Now the music in this film is the best so far for the great audiophile that Tarantino is. Of course there are some Ennio Morricone and Luis Bacalov western themes as expected, but the best music choices were the unexpected ones. At one point, Rick Ross comes on with the Jamie Foxx-produced “100 Black Coffins” and anyone can’t help but nod their head. Then comes the John Legend revenge-ballad, “Who Did That To You” that acts as a sort of blaxploitation theme for Django. This was also the first time Tarantino included original pop songs for use in his films.

Django Unchained is, by far, my favorite film of 2012. Currently it stands as my 2nd favorite Tarantino film, standing closely behind Inglourious Basterds. If you have not seen it yet, rush out and see it immediately. If you are easily offended by strong violence and liberal uses of the N-word, as Spike Lee was, or movies in which the black character is the hero then it is DEFINITELY not for you, and frankly I’m sorry to hear that because movies like this only come every so often, and only from the best filmmaker working today.

So, thanks to Jake for his review! If you have any thoughts you want to share, be sure to leave a comment. Thanks for reading!

5 thoughts on “Top 12 of 2012: “Django Unchained” (An Essay By Djake)

  1. I’m also looking forward to seeing this movie, but something tells me it won’t be making its way to the movie theater in San Ramon any time soon.

    And I’m pretty sure your question was directed at Jake, but for the record I have seen Sukiyaki Western Django, and I thought it was so bad it almost made me angry. Maybe it’s got some kind of secret film-lover code enmeshed into it, but I just thought it was awful.

    What was your take on it–was I missing something?

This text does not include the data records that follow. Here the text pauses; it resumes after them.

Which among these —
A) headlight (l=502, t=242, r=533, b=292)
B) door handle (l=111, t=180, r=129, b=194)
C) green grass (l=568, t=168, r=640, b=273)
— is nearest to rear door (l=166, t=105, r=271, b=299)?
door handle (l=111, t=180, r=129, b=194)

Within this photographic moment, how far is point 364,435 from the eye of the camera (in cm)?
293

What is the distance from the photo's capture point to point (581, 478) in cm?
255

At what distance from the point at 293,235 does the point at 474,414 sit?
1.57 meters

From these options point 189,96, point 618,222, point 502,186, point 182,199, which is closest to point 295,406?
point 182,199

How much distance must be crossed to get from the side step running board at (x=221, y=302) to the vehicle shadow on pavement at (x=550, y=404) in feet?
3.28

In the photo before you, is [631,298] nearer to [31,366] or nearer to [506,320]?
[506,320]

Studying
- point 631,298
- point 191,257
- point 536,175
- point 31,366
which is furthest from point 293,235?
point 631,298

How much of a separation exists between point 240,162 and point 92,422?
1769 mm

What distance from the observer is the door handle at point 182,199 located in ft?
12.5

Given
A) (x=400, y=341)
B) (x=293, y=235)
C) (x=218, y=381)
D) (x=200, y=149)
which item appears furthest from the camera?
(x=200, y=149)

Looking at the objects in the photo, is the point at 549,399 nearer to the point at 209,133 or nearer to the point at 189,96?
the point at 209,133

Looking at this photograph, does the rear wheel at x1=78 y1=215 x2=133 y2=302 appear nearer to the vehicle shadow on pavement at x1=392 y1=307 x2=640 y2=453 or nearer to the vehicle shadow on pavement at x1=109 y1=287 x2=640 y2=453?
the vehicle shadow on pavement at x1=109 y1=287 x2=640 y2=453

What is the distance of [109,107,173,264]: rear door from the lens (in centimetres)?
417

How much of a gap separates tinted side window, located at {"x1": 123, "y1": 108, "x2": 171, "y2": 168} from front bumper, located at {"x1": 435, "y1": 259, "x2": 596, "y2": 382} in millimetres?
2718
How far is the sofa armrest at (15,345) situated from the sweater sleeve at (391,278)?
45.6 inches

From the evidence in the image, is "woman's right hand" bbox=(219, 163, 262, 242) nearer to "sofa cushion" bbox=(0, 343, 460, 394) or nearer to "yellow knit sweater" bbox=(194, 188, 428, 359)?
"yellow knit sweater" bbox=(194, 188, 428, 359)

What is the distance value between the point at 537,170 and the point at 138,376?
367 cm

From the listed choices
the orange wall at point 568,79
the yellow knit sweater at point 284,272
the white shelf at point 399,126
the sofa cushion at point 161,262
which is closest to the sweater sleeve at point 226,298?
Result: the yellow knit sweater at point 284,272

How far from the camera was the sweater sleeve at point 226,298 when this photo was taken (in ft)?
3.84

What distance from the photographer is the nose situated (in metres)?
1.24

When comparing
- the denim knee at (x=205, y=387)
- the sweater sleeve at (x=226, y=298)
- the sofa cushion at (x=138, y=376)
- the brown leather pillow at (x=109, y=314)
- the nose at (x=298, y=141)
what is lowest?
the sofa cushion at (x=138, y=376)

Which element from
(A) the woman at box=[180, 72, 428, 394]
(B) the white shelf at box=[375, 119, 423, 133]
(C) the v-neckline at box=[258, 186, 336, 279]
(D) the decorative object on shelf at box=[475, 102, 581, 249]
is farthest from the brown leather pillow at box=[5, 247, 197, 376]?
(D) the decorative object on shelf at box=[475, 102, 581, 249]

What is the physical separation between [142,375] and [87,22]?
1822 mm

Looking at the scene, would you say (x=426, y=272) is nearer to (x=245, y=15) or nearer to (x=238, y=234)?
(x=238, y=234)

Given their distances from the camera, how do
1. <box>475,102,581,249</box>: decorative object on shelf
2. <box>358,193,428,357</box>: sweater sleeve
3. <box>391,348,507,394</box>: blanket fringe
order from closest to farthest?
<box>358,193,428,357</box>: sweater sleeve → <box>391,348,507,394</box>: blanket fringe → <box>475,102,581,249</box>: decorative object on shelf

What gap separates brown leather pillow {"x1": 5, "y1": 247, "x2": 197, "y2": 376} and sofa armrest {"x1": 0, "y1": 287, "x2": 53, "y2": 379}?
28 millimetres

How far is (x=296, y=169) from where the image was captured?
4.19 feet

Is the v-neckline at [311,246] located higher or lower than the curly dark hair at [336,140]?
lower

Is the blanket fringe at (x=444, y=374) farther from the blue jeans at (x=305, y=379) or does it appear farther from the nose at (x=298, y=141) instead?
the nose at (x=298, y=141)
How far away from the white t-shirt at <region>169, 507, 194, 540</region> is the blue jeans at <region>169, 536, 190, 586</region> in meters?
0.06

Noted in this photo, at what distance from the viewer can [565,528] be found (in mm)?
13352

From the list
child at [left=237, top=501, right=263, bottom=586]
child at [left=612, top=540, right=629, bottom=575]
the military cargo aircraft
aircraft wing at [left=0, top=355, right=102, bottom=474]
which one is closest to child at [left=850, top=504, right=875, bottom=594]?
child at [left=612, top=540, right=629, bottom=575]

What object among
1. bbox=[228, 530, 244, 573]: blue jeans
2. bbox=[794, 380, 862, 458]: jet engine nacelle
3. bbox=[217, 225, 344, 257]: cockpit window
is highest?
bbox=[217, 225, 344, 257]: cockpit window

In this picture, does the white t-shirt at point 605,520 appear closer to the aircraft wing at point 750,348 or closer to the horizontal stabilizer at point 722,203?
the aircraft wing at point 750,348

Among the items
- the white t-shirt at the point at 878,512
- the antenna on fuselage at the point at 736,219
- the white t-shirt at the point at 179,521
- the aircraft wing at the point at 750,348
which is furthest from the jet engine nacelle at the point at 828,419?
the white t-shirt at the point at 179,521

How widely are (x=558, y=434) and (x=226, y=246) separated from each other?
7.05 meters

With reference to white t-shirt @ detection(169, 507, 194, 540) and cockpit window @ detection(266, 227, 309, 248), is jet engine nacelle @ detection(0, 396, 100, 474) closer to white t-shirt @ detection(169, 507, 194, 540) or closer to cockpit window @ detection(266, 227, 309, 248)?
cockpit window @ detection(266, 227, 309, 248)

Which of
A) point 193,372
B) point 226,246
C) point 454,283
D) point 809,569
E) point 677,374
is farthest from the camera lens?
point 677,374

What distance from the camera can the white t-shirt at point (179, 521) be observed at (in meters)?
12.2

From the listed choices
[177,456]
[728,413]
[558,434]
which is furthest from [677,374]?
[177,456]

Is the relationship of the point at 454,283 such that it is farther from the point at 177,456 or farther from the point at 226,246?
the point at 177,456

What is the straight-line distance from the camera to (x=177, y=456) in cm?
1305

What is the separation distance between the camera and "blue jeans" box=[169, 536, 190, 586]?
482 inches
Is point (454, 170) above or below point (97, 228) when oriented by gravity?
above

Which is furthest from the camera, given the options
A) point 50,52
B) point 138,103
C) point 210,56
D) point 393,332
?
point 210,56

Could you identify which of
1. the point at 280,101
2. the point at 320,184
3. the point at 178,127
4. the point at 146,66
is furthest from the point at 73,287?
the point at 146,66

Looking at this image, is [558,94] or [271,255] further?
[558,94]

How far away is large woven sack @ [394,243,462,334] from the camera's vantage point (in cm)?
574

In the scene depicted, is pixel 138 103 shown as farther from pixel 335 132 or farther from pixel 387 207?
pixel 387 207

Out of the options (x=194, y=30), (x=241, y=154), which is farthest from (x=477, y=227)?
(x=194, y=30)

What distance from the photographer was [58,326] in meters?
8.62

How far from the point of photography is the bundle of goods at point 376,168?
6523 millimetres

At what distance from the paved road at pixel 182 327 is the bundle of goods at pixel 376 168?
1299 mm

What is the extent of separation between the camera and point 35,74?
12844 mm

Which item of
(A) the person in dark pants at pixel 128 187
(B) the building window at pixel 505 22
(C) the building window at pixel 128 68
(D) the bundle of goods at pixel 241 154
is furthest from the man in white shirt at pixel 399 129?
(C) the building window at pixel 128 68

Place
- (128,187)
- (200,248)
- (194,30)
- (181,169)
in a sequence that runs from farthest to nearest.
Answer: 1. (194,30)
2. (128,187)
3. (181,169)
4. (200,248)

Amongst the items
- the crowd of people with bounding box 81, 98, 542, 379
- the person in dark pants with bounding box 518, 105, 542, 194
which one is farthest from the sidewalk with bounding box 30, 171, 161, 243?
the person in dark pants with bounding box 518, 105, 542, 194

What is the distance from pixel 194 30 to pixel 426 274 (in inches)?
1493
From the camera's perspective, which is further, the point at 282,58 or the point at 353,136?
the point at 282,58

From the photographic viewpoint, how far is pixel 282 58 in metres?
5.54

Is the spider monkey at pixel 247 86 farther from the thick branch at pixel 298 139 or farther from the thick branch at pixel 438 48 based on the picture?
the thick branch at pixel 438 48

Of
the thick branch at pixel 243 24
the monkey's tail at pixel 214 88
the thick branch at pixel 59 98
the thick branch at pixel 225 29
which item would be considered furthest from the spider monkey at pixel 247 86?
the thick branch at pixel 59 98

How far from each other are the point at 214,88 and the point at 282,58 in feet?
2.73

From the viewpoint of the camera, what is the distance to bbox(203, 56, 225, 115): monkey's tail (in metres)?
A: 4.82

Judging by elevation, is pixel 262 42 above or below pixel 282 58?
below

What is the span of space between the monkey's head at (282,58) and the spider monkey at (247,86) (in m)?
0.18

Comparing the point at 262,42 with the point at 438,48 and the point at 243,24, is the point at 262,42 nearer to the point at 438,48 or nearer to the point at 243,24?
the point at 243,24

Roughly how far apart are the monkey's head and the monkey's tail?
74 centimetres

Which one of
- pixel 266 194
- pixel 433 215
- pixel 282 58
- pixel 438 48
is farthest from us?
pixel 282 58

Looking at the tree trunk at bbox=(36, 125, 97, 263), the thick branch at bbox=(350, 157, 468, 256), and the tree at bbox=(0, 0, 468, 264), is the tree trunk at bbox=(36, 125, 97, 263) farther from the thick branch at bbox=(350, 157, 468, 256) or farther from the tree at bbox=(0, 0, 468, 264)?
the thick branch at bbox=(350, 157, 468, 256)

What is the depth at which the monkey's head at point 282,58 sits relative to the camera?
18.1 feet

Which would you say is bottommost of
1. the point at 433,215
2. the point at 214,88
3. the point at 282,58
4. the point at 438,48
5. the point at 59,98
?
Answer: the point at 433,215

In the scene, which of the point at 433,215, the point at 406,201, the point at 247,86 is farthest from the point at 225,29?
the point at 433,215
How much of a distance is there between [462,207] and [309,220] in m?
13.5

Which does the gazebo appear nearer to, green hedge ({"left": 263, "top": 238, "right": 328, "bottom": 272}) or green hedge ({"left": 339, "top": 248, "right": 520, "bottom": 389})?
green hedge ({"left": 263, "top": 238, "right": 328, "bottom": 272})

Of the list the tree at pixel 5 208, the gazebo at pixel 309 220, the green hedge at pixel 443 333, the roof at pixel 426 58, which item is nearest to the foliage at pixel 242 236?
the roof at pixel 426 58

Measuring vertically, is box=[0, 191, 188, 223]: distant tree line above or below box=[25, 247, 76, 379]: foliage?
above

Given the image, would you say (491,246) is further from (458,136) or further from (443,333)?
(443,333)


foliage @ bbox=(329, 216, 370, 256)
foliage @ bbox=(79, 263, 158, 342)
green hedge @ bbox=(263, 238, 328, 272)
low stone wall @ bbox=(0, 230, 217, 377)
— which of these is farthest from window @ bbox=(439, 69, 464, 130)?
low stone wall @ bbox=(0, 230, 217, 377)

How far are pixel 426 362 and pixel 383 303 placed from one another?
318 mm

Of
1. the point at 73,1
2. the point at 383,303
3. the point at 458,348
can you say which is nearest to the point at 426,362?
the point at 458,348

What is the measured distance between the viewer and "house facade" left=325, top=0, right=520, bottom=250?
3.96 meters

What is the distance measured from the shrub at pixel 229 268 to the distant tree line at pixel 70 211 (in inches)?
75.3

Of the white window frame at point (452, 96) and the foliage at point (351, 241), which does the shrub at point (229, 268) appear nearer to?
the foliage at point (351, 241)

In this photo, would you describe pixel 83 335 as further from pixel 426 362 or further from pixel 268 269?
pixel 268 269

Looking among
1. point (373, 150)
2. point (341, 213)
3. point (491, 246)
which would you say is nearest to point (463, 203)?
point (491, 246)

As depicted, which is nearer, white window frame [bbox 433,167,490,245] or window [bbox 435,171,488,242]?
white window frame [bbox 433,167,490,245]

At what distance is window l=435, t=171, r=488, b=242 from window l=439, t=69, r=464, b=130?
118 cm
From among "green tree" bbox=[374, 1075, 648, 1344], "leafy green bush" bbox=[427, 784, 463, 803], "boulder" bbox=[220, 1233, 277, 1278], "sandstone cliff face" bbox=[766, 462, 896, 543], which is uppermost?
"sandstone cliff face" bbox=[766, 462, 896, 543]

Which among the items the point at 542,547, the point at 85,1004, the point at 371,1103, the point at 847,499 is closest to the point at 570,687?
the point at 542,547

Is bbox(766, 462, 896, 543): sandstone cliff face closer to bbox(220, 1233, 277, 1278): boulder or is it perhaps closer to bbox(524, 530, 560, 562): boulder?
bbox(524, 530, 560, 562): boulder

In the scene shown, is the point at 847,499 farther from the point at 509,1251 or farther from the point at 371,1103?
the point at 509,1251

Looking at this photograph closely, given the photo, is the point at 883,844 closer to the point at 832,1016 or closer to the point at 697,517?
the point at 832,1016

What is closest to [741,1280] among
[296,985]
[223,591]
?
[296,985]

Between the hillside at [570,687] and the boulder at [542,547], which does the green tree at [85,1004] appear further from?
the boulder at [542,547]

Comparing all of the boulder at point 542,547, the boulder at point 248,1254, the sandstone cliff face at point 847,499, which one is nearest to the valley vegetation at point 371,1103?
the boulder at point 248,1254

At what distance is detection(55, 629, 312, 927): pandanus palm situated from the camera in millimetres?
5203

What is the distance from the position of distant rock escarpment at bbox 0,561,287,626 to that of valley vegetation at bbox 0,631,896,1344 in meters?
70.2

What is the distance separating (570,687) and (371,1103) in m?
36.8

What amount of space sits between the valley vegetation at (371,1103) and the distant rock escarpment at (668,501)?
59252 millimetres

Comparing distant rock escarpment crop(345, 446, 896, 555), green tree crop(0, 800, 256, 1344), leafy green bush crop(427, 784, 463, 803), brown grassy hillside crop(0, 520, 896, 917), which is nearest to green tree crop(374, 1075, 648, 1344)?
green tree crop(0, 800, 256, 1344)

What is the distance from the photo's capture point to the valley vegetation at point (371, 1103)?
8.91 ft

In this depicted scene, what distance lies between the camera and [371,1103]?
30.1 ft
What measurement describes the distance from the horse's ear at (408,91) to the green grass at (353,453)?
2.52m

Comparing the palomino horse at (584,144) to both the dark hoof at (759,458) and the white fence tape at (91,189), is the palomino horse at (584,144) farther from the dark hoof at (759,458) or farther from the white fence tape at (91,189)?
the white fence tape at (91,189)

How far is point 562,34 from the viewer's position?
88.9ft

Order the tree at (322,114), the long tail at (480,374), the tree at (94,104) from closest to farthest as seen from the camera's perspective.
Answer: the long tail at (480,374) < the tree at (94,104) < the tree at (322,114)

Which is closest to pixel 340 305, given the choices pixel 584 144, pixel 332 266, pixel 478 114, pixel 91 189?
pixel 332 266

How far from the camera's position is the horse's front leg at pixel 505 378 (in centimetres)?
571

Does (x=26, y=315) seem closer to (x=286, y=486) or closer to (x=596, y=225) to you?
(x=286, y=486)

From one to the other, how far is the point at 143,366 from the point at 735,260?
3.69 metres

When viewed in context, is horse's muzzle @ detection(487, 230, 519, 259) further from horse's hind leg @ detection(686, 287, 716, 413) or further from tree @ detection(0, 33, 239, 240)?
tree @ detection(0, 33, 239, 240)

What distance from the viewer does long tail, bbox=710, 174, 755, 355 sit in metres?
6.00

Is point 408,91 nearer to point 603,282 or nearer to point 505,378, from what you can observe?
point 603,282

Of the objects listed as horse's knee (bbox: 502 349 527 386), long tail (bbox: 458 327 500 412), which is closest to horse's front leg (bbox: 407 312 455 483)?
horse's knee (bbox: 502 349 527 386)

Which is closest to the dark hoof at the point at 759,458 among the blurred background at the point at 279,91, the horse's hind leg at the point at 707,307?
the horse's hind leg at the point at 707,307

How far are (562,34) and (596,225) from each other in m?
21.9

  2. I, too saw Sukiyaki Western Django and I felt the way Ryan did. The opening scene with Tarantino is kind of fun (if only to see him act horribly as he does in every film he’s in) but the rest was pretty bad. It bothered me that Takashi Miike made the actors learn English phonetically and made them sound like mentally challenged children. Miike makes so many movies that its understandable a few are bad so I can’t hold too much against him. I’m curious too, Paul, did you enjoy it? I’ve actually been interested in giving it another try some I’m interested in hearing our opinion. For another example of an Asian spaghetti western, has anyone seen the Korean film The Good, the Bad and the Weird? I thought it was brilliant and had some fantastic action sequences.